## EXERCISE DETAILS
Select every line in the items below that contains the word "disk", and copy each of those lines.

## DATASET EXTRACT
— start —
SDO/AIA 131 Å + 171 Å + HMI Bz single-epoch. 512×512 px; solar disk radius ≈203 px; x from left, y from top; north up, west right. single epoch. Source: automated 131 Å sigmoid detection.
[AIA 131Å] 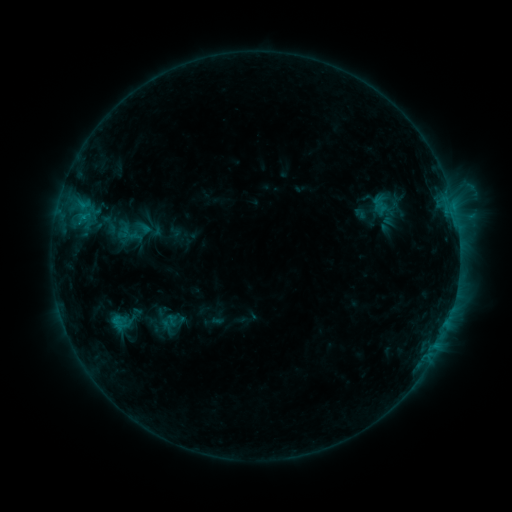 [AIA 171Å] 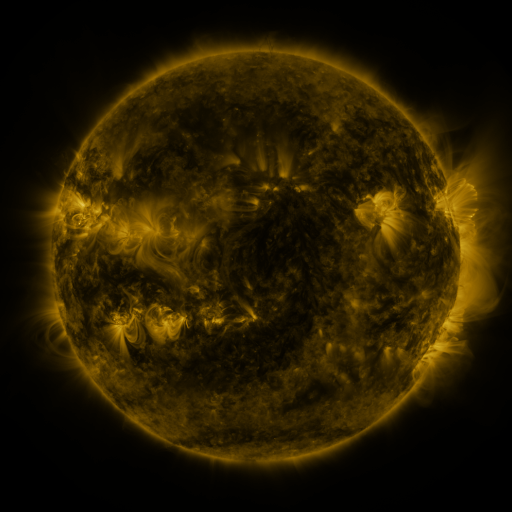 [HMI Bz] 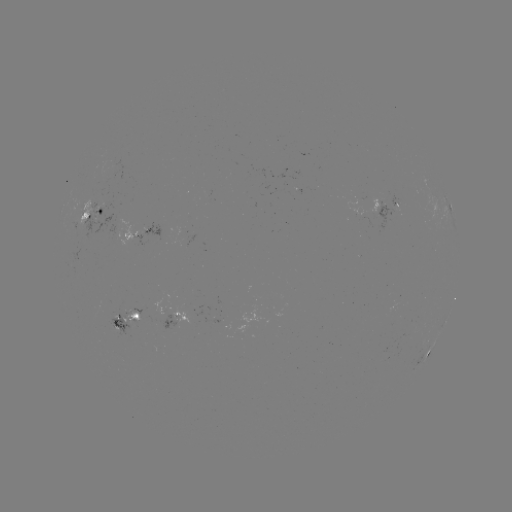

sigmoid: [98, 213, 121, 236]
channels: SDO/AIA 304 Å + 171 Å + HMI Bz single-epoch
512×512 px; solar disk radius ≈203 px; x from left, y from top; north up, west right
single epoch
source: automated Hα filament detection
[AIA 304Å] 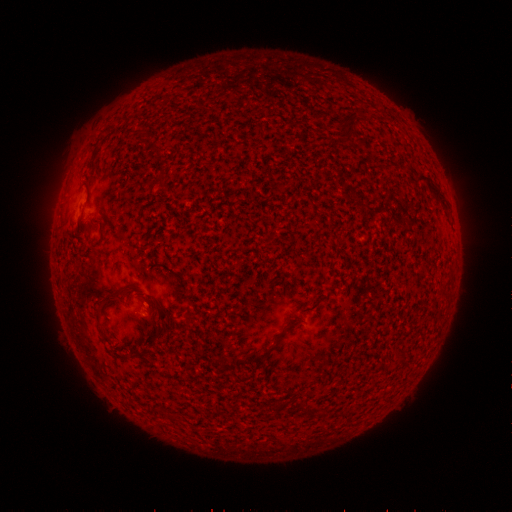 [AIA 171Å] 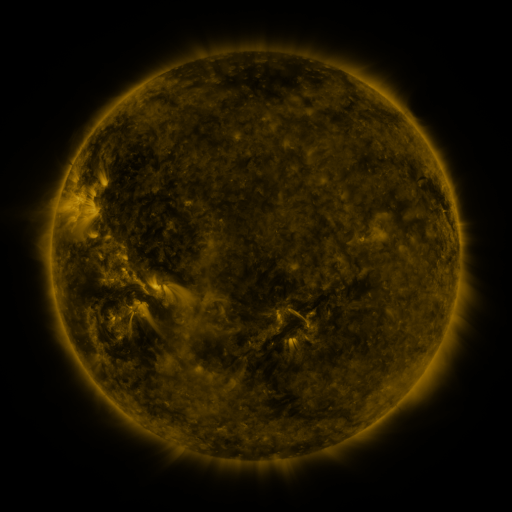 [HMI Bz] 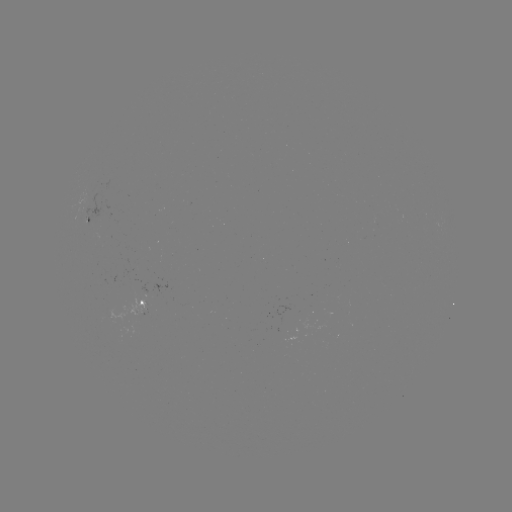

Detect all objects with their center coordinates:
— end —
## RESULT
SDO/AIA 131 Å + 171 Å + HMI Bz single-epoch. 512×512 px; solar disk radius ≈203 px; x from left, y from top; north up, west right. single epoch. Source: automated 131 Å sigmoid detection.
512×512 px; solar disk radius ≈203 px; x from left, y from top; north up, west right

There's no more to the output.